Supplied data
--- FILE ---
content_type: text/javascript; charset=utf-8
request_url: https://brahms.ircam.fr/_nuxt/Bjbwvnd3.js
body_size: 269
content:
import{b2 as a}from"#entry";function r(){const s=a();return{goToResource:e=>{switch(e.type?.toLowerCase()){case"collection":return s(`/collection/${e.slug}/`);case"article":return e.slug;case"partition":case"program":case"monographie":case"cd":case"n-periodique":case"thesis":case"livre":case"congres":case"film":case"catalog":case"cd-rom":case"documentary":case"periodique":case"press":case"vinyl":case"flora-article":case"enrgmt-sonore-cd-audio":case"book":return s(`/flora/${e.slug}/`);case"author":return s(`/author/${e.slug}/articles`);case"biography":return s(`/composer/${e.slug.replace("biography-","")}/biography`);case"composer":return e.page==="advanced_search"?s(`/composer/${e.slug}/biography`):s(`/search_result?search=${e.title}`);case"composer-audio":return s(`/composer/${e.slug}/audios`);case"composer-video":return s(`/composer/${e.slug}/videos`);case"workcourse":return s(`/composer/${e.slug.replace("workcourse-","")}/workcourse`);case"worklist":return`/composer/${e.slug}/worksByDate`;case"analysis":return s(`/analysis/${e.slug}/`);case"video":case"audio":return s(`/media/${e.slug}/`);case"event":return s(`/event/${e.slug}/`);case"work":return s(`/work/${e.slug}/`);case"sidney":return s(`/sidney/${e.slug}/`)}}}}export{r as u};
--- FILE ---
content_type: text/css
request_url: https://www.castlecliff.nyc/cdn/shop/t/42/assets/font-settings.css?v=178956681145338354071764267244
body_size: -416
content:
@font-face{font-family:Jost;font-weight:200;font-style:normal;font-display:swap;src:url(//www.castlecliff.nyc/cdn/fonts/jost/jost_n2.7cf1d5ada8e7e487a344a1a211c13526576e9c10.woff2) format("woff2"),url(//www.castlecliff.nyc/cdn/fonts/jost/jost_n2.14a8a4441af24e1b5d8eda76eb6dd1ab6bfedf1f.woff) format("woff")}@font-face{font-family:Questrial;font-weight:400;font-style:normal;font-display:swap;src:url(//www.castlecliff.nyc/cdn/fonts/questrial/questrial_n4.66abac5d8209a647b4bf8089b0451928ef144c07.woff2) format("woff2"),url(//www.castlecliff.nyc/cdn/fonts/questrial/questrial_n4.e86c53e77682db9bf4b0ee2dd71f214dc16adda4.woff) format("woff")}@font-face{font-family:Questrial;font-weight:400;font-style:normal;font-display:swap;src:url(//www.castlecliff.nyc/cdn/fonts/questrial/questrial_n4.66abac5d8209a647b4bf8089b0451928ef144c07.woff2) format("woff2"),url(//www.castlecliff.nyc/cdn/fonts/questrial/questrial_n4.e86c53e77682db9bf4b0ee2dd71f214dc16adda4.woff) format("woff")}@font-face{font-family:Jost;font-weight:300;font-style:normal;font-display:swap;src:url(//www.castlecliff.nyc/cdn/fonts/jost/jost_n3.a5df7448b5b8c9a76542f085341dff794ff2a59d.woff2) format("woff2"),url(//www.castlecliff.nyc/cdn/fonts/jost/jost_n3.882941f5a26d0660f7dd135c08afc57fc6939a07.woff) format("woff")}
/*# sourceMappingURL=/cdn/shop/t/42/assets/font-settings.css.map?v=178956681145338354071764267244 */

Task to carry out
From start to finish, retype the records above with complete accuracy.

Exercise solution
--- FILE ---
content_type: text/javascript; charset=utf-8
request_url: https://brahms.ircam.fr/_nuxt/Bjbwvnd3.js
body_size: 269
content:
import{b2 as a}from"#entry";function r(){const s=a();return{goToResource:e=>{switch(e.type?.toLowerCase()){case"collection":return s(`/collection/${e.slug}/`);case"article":return e.slug;case"partition":case"program":case"monographie":case"cd":case"n-periodique":case"thesis":case"livre":case"congres":case"film":case"catalog":case"cd-rom":case"documentary":case"periodique":case"press":case"vinyl":case"flora-article":case"enrgmt-sonore-cd-audio":case"book":return s(`/flora/${e.slug}/`);case"author":return s(`/author/${e.slug}/articles`);case"biography":return s(`/composer/${e.slug.replace("biography-","")}/biography`);case"composer":return e.page==="advanced_search"?s(`/composer/${e.slug}/biography`):s(`/search_result?search=${e.title}`);case"composer-audio":return s(`/composer/${e.slug}/audios`);case"composer-video":return s(`/composer/${e.slug}/videos`);case"workcourse":return s(`/composer/${e.slug.replace("workcourse-","")}/workcourse`);case"worklist":return`/composer/${e.slug}/worksByDate`;case"analysis":return s(`/analysis/${e.slug}/`);case"video":case"audio":return s(`/media/${e.slug}/`);case"event":return s(`/event/${e.slug}/`);case"work":return s(`/work/${e.slug}/`);case"sidney":return s(`/sidney/${e.slug}/`)}}}}export{r as u};
--- FILE ---
content_type: text/css
request_url: https://www.castlecliff.nyc/cdn/shop/t/42/assets/font-settings.css?v=178956681145338354071764267244
body_size: -416
content:
@font-face{font-family:Jost;font-weight:200;font-style:normal;font-display:swap;src:url(//www.castlecliff.nyc/cdn/fonts/jost/jost_n2.7cf1d5ada8e7e487a344a1a211c13526576e9c10.woff2) format("woff2"),url(//www.castlecliff.nyc/cdn/fonts/jost/jost_n2.14a8a4441af24e1b5d8eda76eb6dd1ab6bfedf1f.woff) format("woff")}@font-face{font-family:Questrial;font-weight:400;font-style:normal;font-display:swap;src:url(//www.castlecliff.nyc/cdn/fonts/questrial/questrial_n4.66abac5d8209a647b4bf8089b0451928ef144c07.woff2) format("woff2"),url(//www.castlecliff.nyc/cdn/fonts/questrial/questrial_n4.e86c53e77682db9bf4b0ee2dd71f214dc16adda4.woff) format("woff")}@font-face{font-family:Questrial;font-weight:400;font-style:normal;font-display:swap;src:url(//www.castlecliff.nyc/cdn/fonts/questrial/questrial_n4.66abac5d8209a647b4bf8089b0451928ef144c07.woff2) format("woff2"),url(//www.castlecliff.nyc/cdn/fonts/questrial/questrial_n4.e86c53e77682db9bf4b0ee2dd71f214dc16adda4.woff) format("woff")}@font-face{font-family:Jost;font-weight:300;font-style:normal;font-display:swap;src:url(//www.castlecliff.nyc/cdn/fonts/jost/jost_n3.a5df7448b5b8c9a76542f085341dff794ff2a59d.woff2) format("woff2"),url(//www.castlecliff.nyc/cdn/fonts/jost/jost_n3.882941f5a26d0660f7dd135c08afc57fc6939a07.woff) format("woff")}
/*# sourceMappingURL=/cdn/shop/t/42/assets/font-settings.css.map?v=178956681145338354071764267244 */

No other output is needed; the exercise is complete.